Objective: Print the listing in its entirety and exactly, leaving out images.
==== Supplied records ====
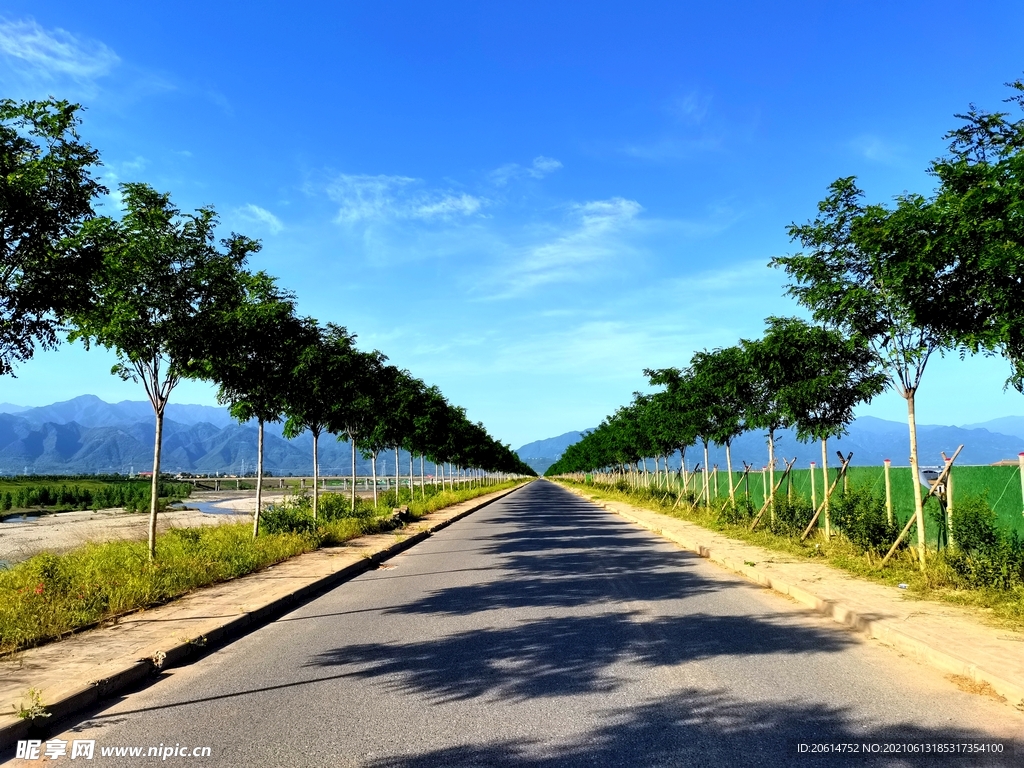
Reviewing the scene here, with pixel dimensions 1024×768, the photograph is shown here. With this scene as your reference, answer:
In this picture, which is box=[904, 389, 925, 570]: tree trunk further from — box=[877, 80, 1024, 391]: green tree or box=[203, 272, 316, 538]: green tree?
box=[203, 272, 316, 538]: green tree

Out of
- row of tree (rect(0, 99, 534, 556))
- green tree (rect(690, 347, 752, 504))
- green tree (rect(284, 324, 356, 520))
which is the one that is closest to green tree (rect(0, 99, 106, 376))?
====
Solved problem:
Reviewing the scene here, with pixel dimensions 1024×768, the photograph is shown here. With this scene as your reference, answer:
In this picture, which is box=[904, 389, 925, 570]: tree trunk further from — box=[877, 80, 1024, 391]: green tree or box=[203, 272, 316, 538]: green tree?
box=[203, 272, 316, 538]: green tree

Out of
- row of tree (rect(0, 99, 534, 556))
- green tree (rect(690, 347, 752, 504))
- green tree (rect(284, 324, 356, 520))
which is the one that is closest to green tree (rect(0, 99, 106, 376))?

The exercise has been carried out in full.